_Task to complete_
In the material below, format the part that opens with the line containing "What is the approximate" and closes with the line containing "82 centimetres", both included, as a Markdown table with the columns Row and Text. Put a row number in Row and the line itself in Text, and leave out any blank lines.

——————

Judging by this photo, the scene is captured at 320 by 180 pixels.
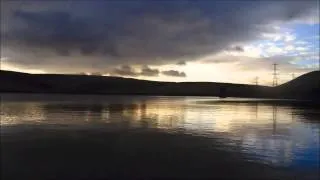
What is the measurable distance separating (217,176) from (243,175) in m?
1.38

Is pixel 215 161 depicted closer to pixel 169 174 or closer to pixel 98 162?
pixel 169 174

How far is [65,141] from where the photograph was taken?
29453mm

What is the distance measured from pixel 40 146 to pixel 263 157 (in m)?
15.1

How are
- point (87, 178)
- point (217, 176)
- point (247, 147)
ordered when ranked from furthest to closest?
point (247, 147), point (217, 176), point (87, 178)

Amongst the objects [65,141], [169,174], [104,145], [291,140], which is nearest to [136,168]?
[169,174]

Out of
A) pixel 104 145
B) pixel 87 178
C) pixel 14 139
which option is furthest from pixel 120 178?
pixel 14 139

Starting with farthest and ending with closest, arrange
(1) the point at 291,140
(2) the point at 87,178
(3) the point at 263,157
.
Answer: (1) the point at 291,140 < (3) the point at 263,157 < (2) the point at 87,178

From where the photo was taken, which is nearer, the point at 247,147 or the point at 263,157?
the point at 263,157

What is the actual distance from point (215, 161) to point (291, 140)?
42.2ft

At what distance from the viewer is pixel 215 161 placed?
23.1 metres

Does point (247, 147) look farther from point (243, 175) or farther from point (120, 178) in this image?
point (120, 178)

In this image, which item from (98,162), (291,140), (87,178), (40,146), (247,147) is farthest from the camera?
(291,140)

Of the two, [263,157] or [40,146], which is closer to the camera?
[263,157]

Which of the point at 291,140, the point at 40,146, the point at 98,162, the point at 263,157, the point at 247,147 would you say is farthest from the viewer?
the point at 291,140
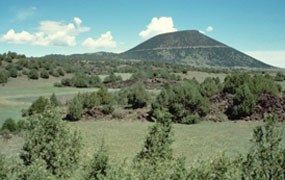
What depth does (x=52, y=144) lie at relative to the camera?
28.6m

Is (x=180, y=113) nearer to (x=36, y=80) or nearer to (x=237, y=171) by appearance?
(x=237, y=171)

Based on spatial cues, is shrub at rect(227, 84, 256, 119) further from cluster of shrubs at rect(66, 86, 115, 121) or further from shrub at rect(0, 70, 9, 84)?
shrub at rect(0, 70, 9, 84)

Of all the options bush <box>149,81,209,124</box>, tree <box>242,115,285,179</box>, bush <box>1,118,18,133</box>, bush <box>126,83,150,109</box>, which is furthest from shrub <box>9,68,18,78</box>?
tree <box>242,115,285,179</box>

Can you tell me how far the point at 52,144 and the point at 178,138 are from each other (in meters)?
22.8

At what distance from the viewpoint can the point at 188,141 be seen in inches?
1845

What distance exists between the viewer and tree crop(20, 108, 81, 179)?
27.7 metres

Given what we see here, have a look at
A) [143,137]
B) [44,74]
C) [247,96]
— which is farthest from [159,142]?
[44,74]

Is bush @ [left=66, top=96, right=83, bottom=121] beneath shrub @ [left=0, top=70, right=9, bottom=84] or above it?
beneath

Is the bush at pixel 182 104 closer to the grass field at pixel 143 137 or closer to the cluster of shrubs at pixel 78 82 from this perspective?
the grass field at pixel 143 137

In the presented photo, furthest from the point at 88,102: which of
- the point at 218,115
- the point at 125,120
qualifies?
the point at 218,115

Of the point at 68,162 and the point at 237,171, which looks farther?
the point at 68,162

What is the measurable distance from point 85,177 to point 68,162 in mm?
2832

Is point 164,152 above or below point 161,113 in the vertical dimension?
below

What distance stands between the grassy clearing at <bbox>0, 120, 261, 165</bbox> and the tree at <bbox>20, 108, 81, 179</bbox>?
678cm
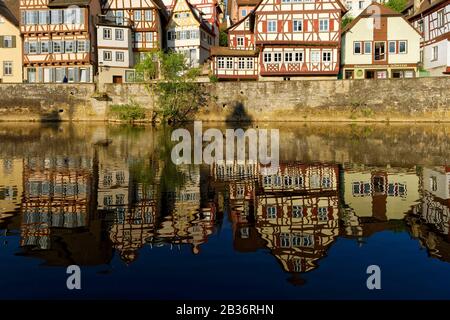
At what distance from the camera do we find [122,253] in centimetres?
1049

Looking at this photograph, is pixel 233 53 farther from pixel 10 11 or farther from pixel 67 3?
pixel 10 11

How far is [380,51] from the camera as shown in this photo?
210ft

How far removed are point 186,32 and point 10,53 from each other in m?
22.6

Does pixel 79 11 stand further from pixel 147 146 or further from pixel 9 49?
pixel 147 146

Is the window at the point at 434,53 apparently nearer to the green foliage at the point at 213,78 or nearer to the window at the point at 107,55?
the green foliage at the point at 213,78

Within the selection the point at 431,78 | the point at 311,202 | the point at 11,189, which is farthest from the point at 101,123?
the point at 311,202

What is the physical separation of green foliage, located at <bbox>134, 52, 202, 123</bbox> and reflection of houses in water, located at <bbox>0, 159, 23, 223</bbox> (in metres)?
33.4

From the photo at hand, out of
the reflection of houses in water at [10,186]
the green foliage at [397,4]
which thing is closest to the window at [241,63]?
the green foliage at [397,4]

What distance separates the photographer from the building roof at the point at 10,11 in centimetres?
6562

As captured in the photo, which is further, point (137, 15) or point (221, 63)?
point (137, 15)

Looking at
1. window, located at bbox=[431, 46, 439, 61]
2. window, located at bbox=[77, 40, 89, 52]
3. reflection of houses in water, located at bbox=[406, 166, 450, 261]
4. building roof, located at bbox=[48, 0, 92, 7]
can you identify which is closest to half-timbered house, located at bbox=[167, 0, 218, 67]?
window, located at bbox=[77, 40, 89, 52]

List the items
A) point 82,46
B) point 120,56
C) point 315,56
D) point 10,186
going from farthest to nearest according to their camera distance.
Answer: point 120,56 < point 82,46 < point 315,56 < point 10,186

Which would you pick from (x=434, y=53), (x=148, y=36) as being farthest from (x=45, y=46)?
(x=434, y=53)
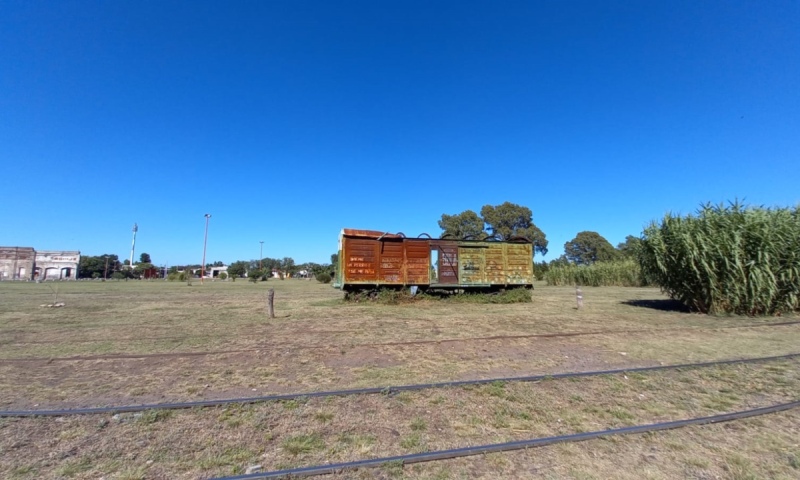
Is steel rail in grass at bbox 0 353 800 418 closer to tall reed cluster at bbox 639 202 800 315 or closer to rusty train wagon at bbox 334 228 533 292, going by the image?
tall reed cluster at bbox 639 202 800 315

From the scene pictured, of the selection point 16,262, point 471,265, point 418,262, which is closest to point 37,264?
point 16,262

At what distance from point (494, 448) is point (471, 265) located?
13360 mm

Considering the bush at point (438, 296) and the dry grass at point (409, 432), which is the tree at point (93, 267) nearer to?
the bush at point (438, 296)

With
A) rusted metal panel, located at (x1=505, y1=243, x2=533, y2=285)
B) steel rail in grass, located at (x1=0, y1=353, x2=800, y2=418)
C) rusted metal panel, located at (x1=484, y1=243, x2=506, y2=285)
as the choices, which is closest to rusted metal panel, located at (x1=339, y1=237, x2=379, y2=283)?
rusted metal panel, located at (x1=484, y1=243, x2=506, y2=285)

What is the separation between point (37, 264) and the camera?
7744 cm

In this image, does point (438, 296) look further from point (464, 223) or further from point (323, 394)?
point (464, 223)

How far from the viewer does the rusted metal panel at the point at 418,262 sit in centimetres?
1573

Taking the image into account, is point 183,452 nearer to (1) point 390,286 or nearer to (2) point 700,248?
(1) point 390,286

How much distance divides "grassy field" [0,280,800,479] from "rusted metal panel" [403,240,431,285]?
645 centimetres

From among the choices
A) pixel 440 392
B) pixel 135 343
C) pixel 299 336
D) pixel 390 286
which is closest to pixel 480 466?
pixel 440 392

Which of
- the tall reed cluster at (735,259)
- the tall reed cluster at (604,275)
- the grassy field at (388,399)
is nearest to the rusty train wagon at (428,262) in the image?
the tall reed cluster at (735,259)

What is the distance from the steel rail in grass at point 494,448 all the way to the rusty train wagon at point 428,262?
39.6 feet

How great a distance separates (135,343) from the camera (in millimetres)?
7684

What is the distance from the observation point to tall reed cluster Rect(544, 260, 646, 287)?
32.6 metres
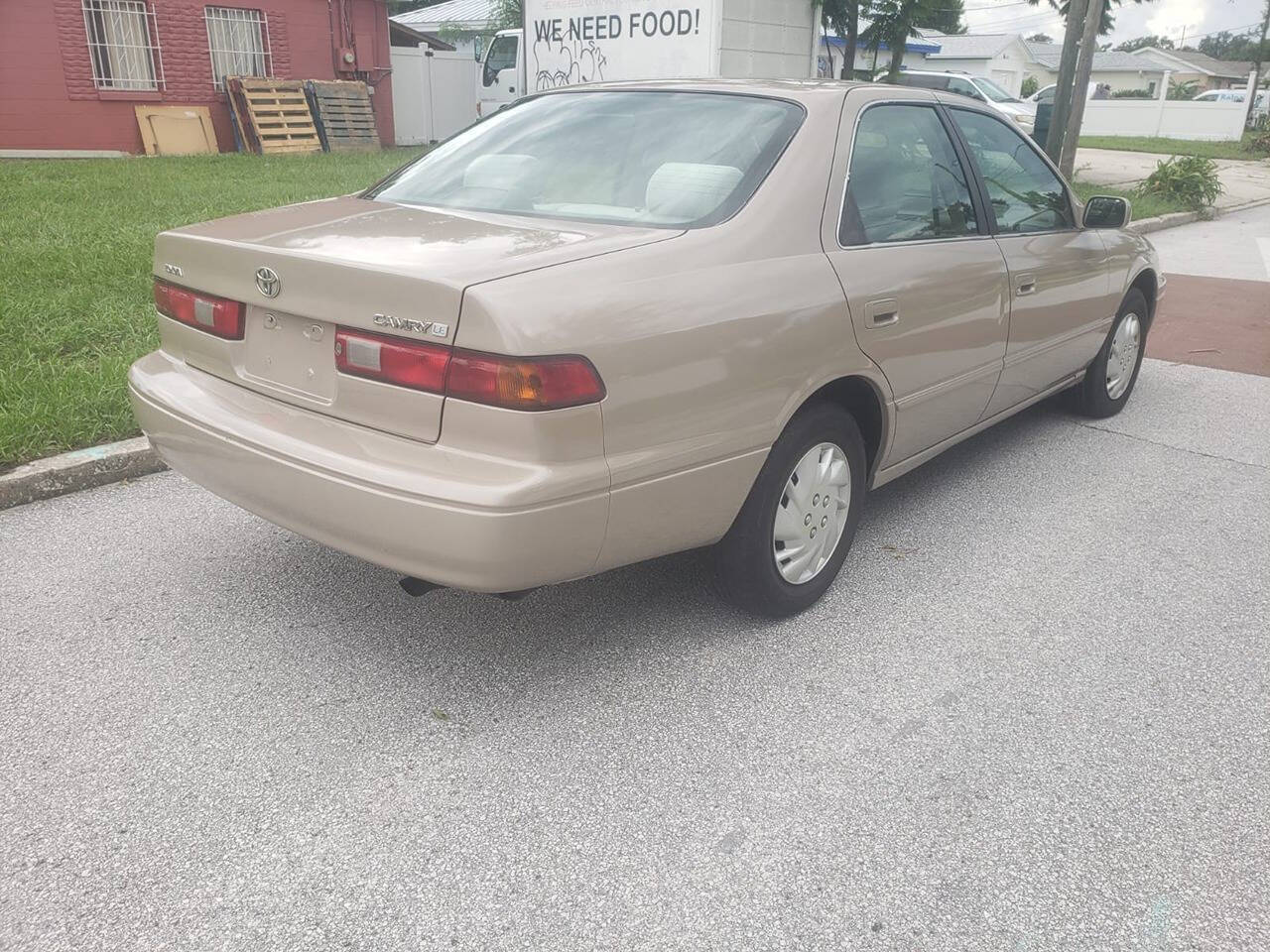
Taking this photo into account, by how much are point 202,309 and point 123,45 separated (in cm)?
1596

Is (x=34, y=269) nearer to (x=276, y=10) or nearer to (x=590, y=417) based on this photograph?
(x=590, y=417)

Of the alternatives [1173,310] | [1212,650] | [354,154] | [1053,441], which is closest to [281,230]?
[1212,650]

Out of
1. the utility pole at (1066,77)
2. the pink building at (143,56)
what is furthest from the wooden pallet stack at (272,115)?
the utility pole at (1066,77)

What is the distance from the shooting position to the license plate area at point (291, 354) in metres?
2.66

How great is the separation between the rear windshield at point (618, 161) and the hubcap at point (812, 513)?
2.60 ft

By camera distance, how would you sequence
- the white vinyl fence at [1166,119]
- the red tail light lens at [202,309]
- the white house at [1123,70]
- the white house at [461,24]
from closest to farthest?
the red tail light lens at [202,309], the white vinyl fence at [1166,119], the white house at [461,24], the white house at [1123,70]

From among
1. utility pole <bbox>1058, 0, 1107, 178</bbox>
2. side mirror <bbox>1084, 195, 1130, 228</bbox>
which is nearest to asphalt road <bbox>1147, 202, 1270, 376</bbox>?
utility pole <bbox>1058, 0, 1107, 178</bbox>

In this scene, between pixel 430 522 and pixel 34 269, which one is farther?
pixel 34 269

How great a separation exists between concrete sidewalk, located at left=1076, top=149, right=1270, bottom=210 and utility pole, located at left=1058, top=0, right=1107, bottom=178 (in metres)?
3.04

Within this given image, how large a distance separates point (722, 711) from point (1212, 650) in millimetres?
1535

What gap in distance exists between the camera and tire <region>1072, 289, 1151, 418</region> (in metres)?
5.24

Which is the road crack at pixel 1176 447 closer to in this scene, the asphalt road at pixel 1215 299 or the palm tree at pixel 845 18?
the asphalt road at pixel 1215 299

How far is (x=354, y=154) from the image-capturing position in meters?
17.2

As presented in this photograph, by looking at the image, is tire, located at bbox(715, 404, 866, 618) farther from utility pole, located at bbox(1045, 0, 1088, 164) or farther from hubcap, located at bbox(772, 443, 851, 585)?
utility pole, located at bbox(1045, 0, 1088, 164)
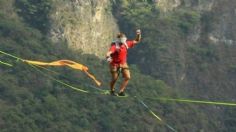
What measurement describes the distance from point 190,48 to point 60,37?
59.1 ft

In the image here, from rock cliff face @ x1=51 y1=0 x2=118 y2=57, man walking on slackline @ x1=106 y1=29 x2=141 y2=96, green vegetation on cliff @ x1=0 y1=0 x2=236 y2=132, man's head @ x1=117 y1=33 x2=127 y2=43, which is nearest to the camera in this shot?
man's head @ x1=117 y1=33 x2=127 y2=43

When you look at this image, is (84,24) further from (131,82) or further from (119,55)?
(119,55)

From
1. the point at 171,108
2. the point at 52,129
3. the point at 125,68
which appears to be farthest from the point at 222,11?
the point at 125,68

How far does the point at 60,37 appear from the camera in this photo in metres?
85.9

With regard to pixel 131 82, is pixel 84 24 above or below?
above

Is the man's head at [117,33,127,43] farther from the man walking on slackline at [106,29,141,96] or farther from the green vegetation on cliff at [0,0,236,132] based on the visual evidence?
the green vegetation on cliff at [0,0,236,132]

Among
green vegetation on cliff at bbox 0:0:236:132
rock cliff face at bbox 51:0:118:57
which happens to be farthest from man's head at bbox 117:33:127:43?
rock cliff face at bbox 51:0:118:57

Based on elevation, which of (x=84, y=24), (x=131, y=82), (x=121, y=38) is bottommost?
(x=131, y=82)

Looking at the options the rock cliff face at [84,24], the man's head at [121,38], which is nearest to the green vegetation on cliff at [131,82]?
the rock cliff face at [84,24]

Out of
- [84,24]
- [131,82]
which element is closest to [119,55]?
[84,24]

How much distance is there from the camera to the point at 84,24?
8756 centimetres

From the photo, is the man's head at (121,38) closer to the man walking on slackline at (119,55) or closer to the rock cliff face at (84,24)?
the man walking on slackline at (119,55)

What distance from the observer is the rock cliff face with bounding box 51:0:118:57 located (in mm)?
85062

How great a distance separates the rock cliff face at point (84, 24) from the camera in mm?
85062
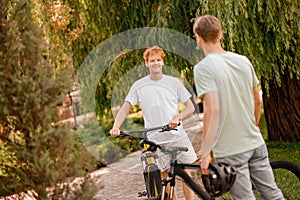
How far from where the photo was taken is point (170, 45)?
8000mm

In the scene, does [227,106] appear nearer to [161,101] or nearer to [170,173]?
[170,173]

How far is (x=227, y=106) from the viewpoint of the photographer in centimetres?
378

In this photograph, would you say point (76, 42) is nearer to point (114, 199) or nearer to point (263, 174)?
point (114, 199)

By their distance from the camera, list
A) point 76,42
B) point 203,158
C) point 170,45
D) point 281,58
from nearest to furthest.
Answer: point 203,158, point 170,45, point 281,58, point 76,42

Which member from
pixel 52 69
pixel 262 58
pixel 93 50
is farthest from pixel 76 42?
pixel 52 69

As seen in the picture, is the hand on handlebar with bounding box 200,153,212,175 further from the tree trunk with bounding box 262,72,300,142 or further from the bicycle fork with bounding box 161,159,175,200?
the tree trunk with bounding box 262,72,300,142

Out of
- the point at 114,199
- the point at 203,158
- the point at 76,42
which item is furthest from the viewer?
the point at 76,42

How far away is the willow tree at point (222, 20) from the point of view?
7477 millimetres

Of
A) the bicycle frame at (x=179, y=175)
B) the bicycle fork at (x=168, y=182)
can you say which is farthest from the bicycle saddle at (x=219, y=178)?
the bicycle fork at (x=168, y=182)

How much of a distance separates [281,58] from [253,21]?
3.80ft

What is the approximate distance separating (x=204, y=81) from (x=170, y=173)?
82 centimetres

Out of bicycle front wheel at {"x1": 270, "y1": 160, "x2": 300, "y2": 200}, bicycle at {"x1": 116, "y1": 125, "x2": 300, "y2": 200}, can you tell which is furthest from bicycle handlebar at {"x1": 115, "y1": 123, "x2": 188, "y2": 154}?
bicycle front wheel at {"x1": 270, "y1": 160, "x2": 300, "y2": 200}

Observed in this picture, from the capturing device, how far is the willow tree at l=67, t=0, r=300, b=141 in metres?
7.48

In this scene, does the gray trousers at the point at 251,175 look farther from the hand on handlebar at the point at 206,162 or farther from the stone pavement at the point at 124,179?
the stone pavement at the point at 124,179
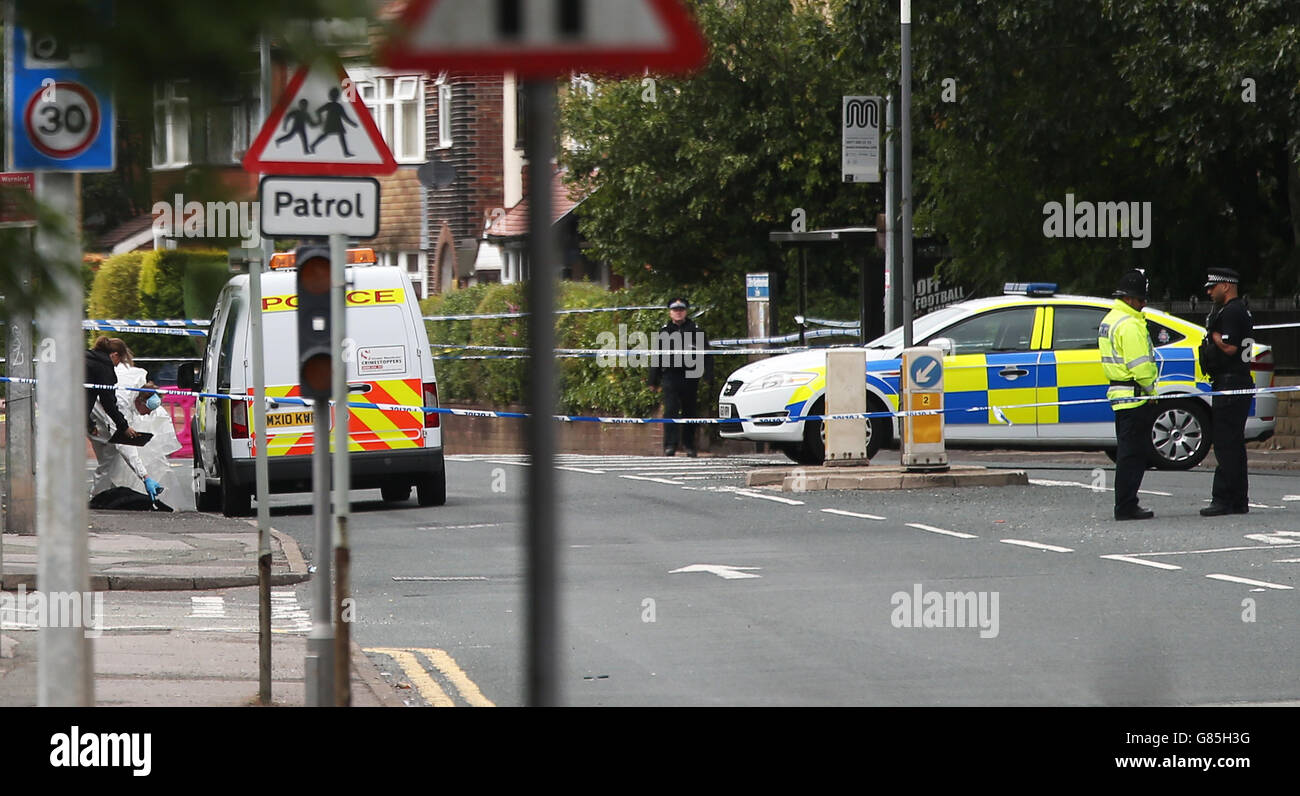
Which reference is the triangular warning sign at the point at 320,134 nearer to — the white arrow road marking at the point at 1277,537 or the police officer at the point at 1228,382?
the white arrow road marking at the point at 1277,537

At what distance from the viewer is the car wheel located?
19297 millimetres

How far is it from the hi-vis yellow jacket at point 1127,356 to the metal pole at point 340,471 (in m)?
8.82

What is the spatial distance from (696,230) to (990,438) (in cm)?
1051

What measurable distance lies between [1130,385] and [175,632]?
778 cm

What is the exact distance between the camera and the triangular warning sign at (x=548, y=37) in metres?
2.93

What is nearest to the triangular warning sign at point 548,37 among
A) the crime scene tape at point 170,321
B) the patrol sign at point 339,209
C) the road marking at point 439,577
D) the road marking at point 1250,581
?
the crime scene tape at point 170,321

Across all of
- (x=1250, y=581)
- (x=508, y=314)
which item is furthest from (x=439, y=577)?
(x=508, y=314)

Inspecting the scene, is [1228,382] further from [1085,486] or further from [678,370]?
[678,370]

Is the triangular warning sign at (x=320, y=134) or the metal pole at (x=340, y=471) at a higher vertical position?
the triangular warning sign at (x=320, y=134)

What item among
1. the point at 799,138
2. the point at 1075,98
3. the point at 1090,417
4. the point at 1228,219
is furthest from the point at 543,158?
the point at 799,138

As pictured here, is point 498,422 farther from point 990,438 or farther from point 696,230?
point 990,438

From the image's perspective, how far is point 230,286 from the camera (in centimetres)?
337

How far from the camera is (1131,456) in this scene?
571 inches

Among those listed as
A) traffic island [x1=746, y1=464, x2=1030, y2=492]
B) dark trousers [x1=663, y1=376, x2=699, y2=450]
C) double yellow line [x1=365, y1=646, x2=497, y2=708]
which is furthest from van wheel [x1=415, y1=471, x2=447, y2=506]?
double yellow line [x1=365, y1=646, x2=497, y2=708]
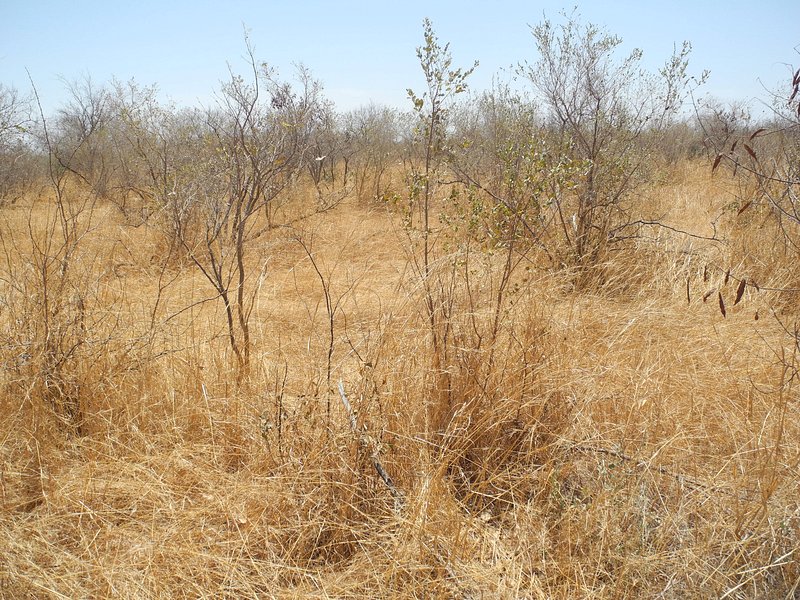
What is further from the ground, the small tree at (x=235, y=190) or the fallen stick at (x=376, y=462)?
the small tree at (x=235, y=190)

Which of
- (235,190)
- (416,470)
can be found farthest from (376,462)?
(235,190)

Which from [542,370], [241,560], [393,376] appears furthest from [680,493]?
[241,560]

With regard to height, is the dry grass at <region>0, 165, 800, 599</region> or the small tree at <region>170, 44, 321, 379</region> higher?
the small tree at <region>170, 44, 321, 379</region>

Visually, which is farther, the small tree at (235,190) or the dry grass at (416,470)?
the small tree at (235,190)

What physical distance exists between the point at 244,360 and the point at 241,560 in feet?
4.03

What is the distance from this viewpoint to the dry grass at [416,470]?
4.90ft

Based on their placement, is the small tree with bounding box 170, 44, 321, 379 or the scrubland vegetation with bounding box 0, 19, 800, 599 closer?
the scrubland vegetation with bounding box 0, 19, 800, 599

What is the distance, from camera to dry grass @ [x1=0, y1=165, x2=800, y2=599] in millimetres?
1492

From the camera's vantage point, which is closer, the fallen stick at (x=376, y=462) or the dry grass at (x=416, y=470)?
the dry grass at (x=416, y=470)

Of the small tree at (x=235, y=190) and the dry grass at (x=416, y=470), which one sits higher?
the small tree at (x=235, y=190)

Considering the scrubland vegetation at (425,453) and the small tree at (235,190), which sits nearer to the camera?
the scrubland vegetation at (425,453)

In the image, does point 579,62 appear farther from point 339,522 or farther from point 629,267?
point 339,522

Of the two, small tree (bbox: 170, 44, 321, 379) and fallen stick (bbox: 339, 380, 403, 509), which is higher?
small tree (bbox: 170, 44, 321, 379)

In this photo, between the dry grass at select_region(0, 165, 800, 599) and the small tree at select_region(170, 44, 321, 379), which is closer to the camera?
the dry grass at select_region(0, 165, 800, 599)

——————

_Complete output_
| Row | Text |
|---|---|
| 1 | What is the approximate distance separating (x=204, y=81) from (x=170, y=173)? |
| 2 | 82 centimetres |